To be done –
1. Summarize the essay on plot and characters in two sentences.
2. Extend the essay on plot and characters beyond its final sentence.

━━ Given passage

I know that there are a lot of people who are going to disagree with me, but I don’t believe there is such a thing as a ‘true plot-driven’ story, at least not one that works. Sure, there are some stories where the plot is much more significant than it is in other stories and even stories where the plot matters just as much as the characters do, but I am stating that the plot will never be more significant than the characters in any story. Characters are the connection, for both readers and writers alike, when it comes to any kind of storytelling.
This is not what I have been taught in college or in graduate school and I think a lot of my peers will think something along the lines of ‘what the hell is Michael talking about?’ but I have spent a great deal of time searching for a true, plot-driven story and anything I come up with, I connect back to its characters (if it worked in the first place). For example, the ‘alien invasion’ is a common story that is considered to be plot-driven. I agree that the plot in these kinds of books is much more significant than a coming-of-age novel. That being said, if I don’t have a character to love, hate or otherwise connect to, I lose interest.

━━━━
━━ Information shown

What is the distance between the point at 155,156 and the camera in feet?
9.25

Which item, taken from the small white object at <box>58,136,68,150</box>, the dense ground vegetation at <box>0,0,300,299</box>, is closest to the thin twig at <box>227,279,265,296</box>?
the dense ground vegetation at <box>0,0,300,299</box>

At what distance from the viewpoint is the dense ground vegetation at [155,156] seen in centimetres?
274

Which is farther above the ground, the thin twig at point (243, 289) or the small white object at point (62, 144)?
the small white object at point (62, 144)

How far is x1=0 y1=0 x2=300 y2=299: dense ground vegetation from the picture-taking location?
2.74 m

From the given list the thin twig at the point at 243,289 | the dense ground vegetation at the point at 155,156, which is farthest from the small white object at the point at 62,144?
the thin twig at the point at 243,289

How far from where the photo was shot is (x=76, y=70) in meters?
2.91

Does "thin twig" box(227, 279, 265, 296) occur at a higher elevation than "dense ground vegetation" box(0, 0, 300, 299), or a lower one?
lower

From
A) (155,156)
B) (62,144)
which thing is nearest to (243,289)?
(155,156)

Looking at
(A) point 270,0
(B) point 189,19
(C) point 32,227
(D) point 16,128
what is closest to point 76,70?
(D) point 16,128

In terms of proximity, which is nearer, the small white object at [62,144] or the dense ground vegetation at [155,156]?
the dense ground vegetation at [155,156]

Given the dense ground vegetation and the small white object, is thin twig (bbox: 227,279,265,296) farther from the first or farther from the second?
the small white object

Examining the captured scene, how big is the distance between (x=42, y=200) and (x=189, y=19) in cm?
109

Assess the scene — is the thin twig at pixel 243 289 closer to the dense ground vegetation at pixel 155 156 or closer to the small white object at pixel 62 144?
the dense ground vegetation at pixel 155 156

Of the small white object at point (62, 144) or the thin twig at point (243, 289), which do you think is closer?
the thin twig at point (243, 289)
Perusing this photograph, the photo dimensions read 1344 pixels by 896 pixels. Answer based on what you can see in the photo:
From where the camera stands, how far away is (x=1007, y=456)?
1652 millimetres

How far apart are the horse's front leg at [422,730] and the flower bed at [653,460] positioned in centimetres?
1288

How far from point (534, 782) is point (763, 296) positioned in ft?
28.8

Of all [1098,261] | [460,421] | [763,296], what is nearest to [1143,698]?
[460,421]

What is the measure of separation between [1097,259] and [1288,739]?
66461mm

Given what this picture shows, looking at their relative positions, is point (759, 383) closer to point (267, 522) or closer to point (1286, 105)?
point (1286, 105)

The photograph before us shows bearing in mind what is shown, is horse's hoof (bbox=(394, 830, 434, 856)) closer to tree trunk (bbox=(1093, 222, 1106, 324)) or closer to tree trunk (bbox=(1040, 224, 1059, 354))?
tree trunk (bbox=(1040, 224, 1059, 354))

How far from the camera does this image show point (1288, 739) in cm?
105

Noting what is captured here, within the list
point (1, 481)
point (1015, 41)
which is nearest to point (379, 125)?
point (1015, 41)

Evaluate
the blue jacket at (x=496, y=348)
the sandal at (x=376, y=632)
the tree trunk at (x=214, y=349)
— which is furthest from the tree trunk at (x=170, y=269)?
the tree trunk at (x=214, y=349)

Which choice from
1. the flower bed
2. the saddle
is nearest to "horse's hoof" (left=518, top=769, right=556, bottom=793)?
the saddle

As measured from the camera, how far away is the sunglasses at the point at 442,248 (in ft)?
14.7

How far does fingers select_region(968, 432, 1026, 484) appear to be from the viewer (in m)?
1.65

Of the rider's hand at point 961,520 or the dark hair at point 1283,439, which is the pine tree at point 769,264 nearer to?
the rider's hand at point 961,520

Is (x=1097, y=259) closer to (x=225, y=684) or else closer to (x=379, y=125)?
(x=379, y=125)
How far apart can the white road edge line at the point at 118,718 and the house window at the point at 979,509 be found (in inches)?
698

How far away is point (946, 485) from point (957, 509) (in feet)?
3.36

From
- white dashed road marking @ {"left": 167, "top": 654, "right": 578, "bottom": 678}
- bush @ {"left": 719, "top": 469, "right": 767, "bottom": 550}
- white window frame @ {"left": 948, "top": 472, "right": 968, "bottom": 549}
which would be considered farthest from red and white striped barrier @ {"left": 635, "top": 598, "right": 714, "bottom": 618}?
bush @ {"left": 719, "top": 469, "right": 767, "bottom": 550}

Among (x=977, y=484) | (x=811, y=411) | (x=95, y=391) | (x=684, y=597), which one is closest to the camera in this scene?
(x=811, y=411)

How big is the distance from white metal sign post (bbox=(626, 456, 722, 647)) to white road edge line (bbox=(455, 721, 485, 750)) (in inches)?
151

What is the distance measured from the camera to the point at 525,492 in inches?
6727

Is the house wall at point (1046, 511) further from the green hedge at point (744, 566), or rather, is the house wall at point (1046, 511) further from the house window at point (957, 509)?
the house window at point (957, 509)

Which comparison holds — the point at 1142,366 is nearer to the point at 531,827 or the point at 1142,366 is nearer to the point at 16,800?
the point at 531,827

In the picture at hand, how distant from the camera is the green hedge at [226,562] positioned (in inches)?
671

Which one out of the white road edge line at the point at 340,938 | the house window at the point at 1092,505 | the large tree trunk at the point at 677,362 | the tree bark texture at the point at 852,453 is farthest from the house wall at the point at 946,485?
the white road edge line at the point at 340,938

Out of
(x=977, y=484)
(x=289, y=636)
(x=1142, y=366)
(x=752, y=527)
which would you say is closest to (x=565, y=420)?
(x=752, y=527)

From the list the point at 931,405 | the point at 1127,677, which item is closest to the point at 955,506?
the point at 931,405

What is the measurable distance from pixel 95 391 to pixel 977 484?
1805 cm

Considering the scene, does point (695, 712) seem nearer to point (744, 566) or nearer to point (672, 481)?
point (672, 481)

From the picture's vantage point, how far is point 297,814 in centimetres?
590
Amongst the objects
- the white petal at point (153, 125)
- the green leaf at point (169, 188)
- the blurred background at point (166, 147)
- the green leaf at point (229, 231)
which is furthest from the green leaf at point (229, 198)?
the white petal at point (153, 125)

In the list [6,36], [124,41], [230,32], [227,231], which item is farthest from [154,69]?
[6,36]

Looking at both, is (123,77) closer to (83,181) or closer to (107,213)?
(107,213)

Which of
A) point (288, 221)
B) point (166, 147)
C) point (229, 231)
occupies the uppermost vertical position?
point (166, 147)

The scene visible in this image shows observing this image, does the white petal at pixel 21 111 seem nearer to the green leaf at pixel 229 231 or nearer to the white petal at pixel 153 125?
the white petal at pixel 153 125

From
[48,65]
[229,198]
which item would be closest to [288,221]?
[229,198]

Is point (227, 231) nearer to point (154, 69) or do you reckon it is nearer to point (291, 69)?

━━━━

Answers to the exercises –
1. The writer argues that a truly plot-driven story that works does not exist, because plot can matter as much as characters but never more, since characters are the connection for readers and writers. Although this contradicts what the writer was taught in college and graduate school, every plot-driven story the writer has found, such as the alien invasion story, leads back to its characters, and without a character to love, hate or connect to, the writer loses interest.

2.
People are what I am rooted to; I need to root for someone or against someone and I need to feel the story. I love thrillers, and they will probably always be my favorite kind of book (if my book lists were not already an indication, they will be). Thrillers are one of the genres that many consider to be inherently plot-driven. At the same time, however, a thriller usually doesn’t work unless it has incredibly complex characters. They are the key to the thriller’s suspense more than the actual murders and mayhem are. When I read a thriller I worry about the primary character rather than imagine a killer magically jumping out of a book and chasing me around. (I’m funny like that.) But if I don’t care about the characters, why should I care if they turn out to be the next victim or not? And I have found the thrillers that truly have a resonating chill factor are the ones that give me a decent glimpse of the villain. When that kind of evil is palpable on the page it stays with you and enhances the entire experience. Again, a characterization thing.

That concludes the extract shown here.